Faktor penonton ternyata jadi alasan utama GoPay, sebuah platform pembayaran digital di ekosistem GoJek, mengikat kontrak kerjasama bisnis dengan Persik Kediri pada putaran kedua Liga 2 2019.

“Kami mendapatkan kepercayaan dari GoPay karena secara kuantitatif rata-rata penonton Persik di Stadion Brawijaya nomor dua secara nasional dibanding kontestan lain di Liga 2 musim ini,” kata Arief Priyono, Chief Commercial Officer Persik Kediri.

Tak bisa dipungkiri lagi antusiasme Persikmania memang luar biasa dalam mendukung tim kesayangannya. Bahkan pada 2015, kelompok pendukung Macan Putih ini punya kontribusi besar dalam menyelesaikan hutang manajemen Persik kepada para pemain.

Empat tahun lalu, Persikmania berinisiatif menggelar beberapa kali laga uji coba, di mana seluruh pemasukan tiket penonton diserahkan kepada pengurus untuk membayar tunggakan gaji pemain. Simpati ini terus berlangsung ketika Persik berjuang dari Liga 3 hingga Liga 2 2019 ini.

Dalam kesepakatan dengan sponsor, maka logo GoPay akan terpasang di bagian dada jersey Persik Kediri hingga Liga 2 2019 berakhir. Kerjasama ini tidak hanya berlaku untuk logo di jersey, namun termasuk konten marketing di platform sosial media, juga aktivasi offline disesuaikan kebutuhan sponsor. Muaranya, nantinya juga menghasilkan pemasukan untuk Persik.

Sebelumnya Persik telah mengikat kontrak dengan GoTix untuk penjualan tiket laga kandang Persik secara online. Panpel Persik mengakui kerjasama ini banyak mendapat manfaat, terutama kebocoran tiket bisa diminimalisasi.

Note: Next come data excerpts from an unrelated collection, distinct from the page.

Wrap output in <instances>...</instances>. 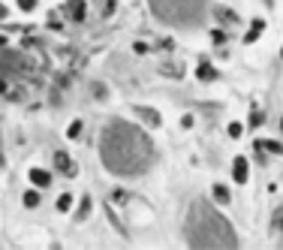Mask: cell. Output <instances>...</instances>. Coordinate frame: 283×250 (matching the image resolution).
<instances>
[{
  "mask_svg": "<svg viewBox=\"0 0 283 250\" xmlns=\"http://www.w3.org/2000/svg\"><path fill=\"white\" fill-rule=\"evenodd\" d=\"M99 160L112 175L136 178L154 166L157 148L142 127L130 121H109L99 133Z\"/></svg>",
  "mask_w": 283,
  "mask_h": 250,
  "instance_id": "obj_1",
  "label": "cell"
},
{
  "mask_svg": "<svg viewBox=\"0 0 283 250\" xmlns=\"http://www.w3.org/2000/svg\"><path fill=\"white\" fill-rule=\"evenodd\" d=\"M184 238L193 247H238V235L229 226V220L208 202V199H193L184 220Z\"/></svg>",
  "mask_w": 283,
  "mask_h": 250,
  "instance_id": "obj_2",
  "label": "cell"
},
{
  "mask_svg": "<svg viewBox=\"0 0 283 250\" xmlns=\"http://www.w3.org/2000/svg\"><path fill=\"white\" fill-rule=\"evenodd\" d=\"M154 18L178 31H196L208 21V0H148Z\"/></svg>",
  "mask_w": 283,
  "mask_h": 250,
  "instance_id": "obj_3",
  "label": "cell"
},
{
  "mask_svg": "<svg viewBox=\"0 0 283 250\" xmlns=\"http://www.w3.org/2000/svg\"><path fill=\"white\" fill-rule=\"evenodd\" d=\"M55 169L72 178V175H75V160L66 154V151H55Z\"/></svg>",
  "mask_w": 283,
  "mask_h": 250,
  "instance_id": "obj_4",
  "label": "cell"
},
{
  "mask_svg": "<svg viewBox=\"0 0 283 250\" xmlns=\"http://www.w3.org/2000/svg\"><path fill=\"white\" fill-rule=\"evenodd\" d=\"M28 178H31V184L36 190H42V187H48V184H52V175H48L45 169H31V172H28Z\"/></svg>",
  "mask_w": 283,
  "mask_h": 250,
  "instance_id": "obj_5",
  "label": "cell"
},
{
  "mask_svg": "<svg viewBox=\"0 0 283 250\" xmlns=\"http://www.w3.org/2000/svg\"><path fill=\"white\" fill-rule=\"evenodd\" d=\"M69 15H72L75 21L85 18V6H82V0H69Z\"/></svg>",
  "mask_w": 283,
  "mask_h": 250,
  "instance_id": "obj_6",
  "label": "cell"
},
{
  "mask_svg": "<svg viewBox=\"0 0 283 250\" xmlns=\"http://www.w3.org/2000/svg\"><path fill=\"white\" fill-rule=\"evenodd\" d=\"M21 202H24L28 208H36V205H39V190H36V187H33V190H28V193L21 196Z\"/></svg>",
  "mask_w": 283,
  "mask_h": 250,
  "instance_id": "obj_7",
  "label": "cell"
},
{
  "mask_svg": "<svg viewBox=\"0 0 283 250\" xmlns=\"http://www.w3.org/2000/svg\"><path fill=\"white\" fill-rule=\"evenodd\" d=\"M235 178H238V181L247 178V163H244V160H235Z\"/></svg>",
  "mask_w": 283,
  "mask_h": 250,
  "instance_id": "obj_8",
  "label": "cell"
},
{
  "mask_svg": "<svg viewBox=\"0 0 283 250\" xmlns=\"http://www.w3.org/2000/svg\"><path fill=\"white\" fill-rule=\"evenodd\" d=\"M274 235H277V244H283V211L274 217Z\"/></svg>",
  "mask_w": 283,
  "mask_h": 250,
  "instance_id": "obj_9",
  "label": "cell"
},
{
  "mask_svg": "<svg viewBox=\"0 0 283 250\" xmlns=\"http://www.w3.org/2000/svg\"><path fill=\"white\" fill-rule=\"evenodd\" d=\"M66 136H69V139H79V136H82V121H72V124L66 127Z\"/></svg>",
  "mask_w": 283,
  "mask_h": 250,
  "instance_id": "obj_10",
  "label": "cell"
},
{
  "mask_svg": "<svg viewBox=\"0 0 283 250\" xmlns=\"http://www.w3.org/2000/svg\"><path fill=\"white\" fill-rule=\"evenodd\" d=\"M72 208V196L69 193H63L61 199H58V211H69Z\"/></svg>",
  "mask_w": 283,
  "mask_h": 250,
  "instance_id": "obj_11",
  "label": "cell"
},
{
  "mask_svg": "<svg viewBox=\"0 0 283 250\" xmlns=\"http://www.w3.org/2000/svg\"><path fill=\"white\" fill-rule=\"evenodd\" d=\"M139 115H142V118H148V121H151V124H160L157 112H151V109H139Z\"/></svg>",
  "mask_w": 283,
  "mask_h": 250,
  "instance_id": "obj_12",
  "label": "cell"
},
{
  "mask_svg": "<svg viewBox=\"0 0 283 250\" xmlns=\"http://www.w3.org/2000/svg\"><path fill=\"white\" fill-rule=\"evenodd\" d=\"M88 208H91V199H82V208H79V217H85V214H88Z\"/></svg>",
  "mask_w": 283,
  "mask_h": 250,
  "instance_id": "obj_13",
  "label": "cell"
},
{
  "mask_svg": "<svg viewBox=\"0 0 283 250\" xmlns=\"http://www.w3.org/2000/svg\"><path fill=\"white\" fill-rule=\"evenodd\" d=\"M33 3H36V0H18V6H21V9H33Z\"/></svg>",
  "mask_w": 283,
  "mask_h": 250,
  "instance_id": "obj_14",
  "label": "cell"
}]
</instances>
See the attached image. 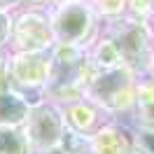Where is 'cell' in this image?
I'll list each match as a JSON object with an SVG mask.
<instances>
[{
    "label": "cell",
    "mask_w": 154,
    "mask_h": 154,
    "mask_svg": "<svg viewBox=\"0 0 154 154\" xmlns=\"http://www.w3.org/2000/svg\"><path fill=\"white\" fill-rule=\"evenodd\" d=\"M143 75L128 63L103 70H87L84 77V96L103 105L112 117L131 115L138 96V84Z\"/></svg>",
    "instance_id": "cell-1"
},
{
    "label": "cell",
    "mask_w": 154,
    "mask_h": 154,
    "mask_svg": "<svg viewBox=\"0 0 154 154\" xmlns=\"http://www.w3.org/2000/svg\"><path fill=\"white\" fill-rule=\"evenodd\" d=\"M54 40L63 45L87 47L100 30V17L89 0H61L47 7Z\"/></svg>",
    "instance_id": "cell-2"
},
{
    "label": "cell",
    "mask_w": 154,
    "mask_h": 154,
    "mask_svg": "<svg viewBox=\"0 0 154 154\" xmlns=\"http://www.w3.org/2000/svg\"><path fill=\"white\" fill-rule=\"evenodd\" d=\"M100 30L107 33L117 42L126 63L135 68L140 75H145L147 63H149V54L154 49V40L149 28H147V21L135 19L131 14H122L115 19H103Z\"/></svg>",
    "instance_id": "cell-3"
},
{
    "label": "cell",
    "mask_w": 154,
    "mask_h": 154,
    "mask_svg": "<svg viewBox=\"0 0 154 154\" xmlns=\"http://www.w3.org/2000/svg\"><path fill=\"white\" fill-rule=\"evenodd\" d=\"M66 128L68 124L63 115V105L54 103L47 96L30 103L28 117L23 122V131L35 154H56Z\"/></svg>",
    "instance_id": "cell-4"
},
{
    "label": "cell",
    "mask_w": 154,
    "mask_h": 154,
    "mask_svg": "<svg viewBox=\"0 0 154 154\" xmlns=\"http://www.w3.org/2000/svg\"><path fill=\"white\" fill-rule=\"evenodd\" d=\"M54 56L51 49L10 51V87L19 89L30 103L45 98V89L51 77Z\"/></svg>",
    "instance_id": "cell-5"
},
{
    "label": "cell",
    "mask_w": 154,
    "mask_h": 154,
    "mask_svg": "<svg viewBox=\"0 0 154 154\" xmlns=\"http://www.w3.org/2000/svg\"><path fill=\"white\" fill-rule=\"evenodd\" d=\"M56 45L49 14L42 7L23 5L14 12L12 21L10 51H30V49H51Z\"/></svg>",
    "instance_id": "cell-6"
},
{
    "label": "cell",
    "mask_w": 154,
    "mask_h": 154,
    "mask_svg": "<svg viewBox=\"0 0 154 154\" xmlns=\"http://www.w3.org/2000/svg\"><path fill=\"white\" fill-rule=\"evenodd\" d=\"M63 115H66V124L68 128H72L77 133L91 135L100 131L107 122H112L117 117H112L103 105H98L96 100H91L89 96H82L77 100H70L63 105Z\"/></svg>",
    "instance_id": "cell-7"
},
{
    "label": "cell",
    "mask_w": 154,
    "mask_h": 154,
    "mask_svg": "<svg viewBox=\"0 0 154 154\" xmlns=\"http://www.w3.org/2000/svg\"><path fill=\"white\" fill-rule=\"evenodd\" d=\"M135 131L133 126L122 124L119 119L107 122L100 131L91 135V154H133Z\"/></svg>",
    "instance_id": "cell-8"
},
{
    "label": "cell",
    "mask_w": 154,
    "mask_h": 154,
    "mask_svg": "<svg viewBox=\"0 0 154 154\" xmlns=\"http://www.w3.org/2000/svg\"><path fill=\"white\" fill-rule=\"evenodd\" d=\"M131 126L140 133H154V79L143 75L138 84L135 105L131 110Z\"/></svg>",
    "instance_id": "cell-9"
},
{
    "label": "cell",
    "mask_w": 154,
    "mask_h": 154,
    "mask_svg": "<svg viewBox=\"0 0 154 154\" xmlns=\"http://www.w3.org/2000/svg\"><path fill=\"white\" fill-rule=\"evenodd\" d=\"M30 110V100L19 89L0 87V126H23Z\"/></svg>",
    "instance_id": "cell-10"
},
{
    "label": "cell",
    "mask_w": 154,
    "mask_h": 154,
    "mask_svg": "<svg viewBox=\"0 0 154 154\" xmlns=\"http://www.w3.org/2000/svg\"><path fill=\"white\" fill-rule=\"evenodd\" d=\"M0 154H35L23 126H0Z\"/></svg>",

“Kami sedang mendorong penjualan tiket via aplikasi atau online. Hal itu bisa menekan biaya produksi dan distribusi tiket. Selain itu, penjualan online bisa merapikan pendataan suporter,” jelasnya.

Dengan masuknya GoPay sebagai sponsor utama, ini melengkapi sponsor Biznet yang lebih dulu mengikat kerja sama dengan Persik. Kebetulan keduanya adalah perusahaan start-up teknologi.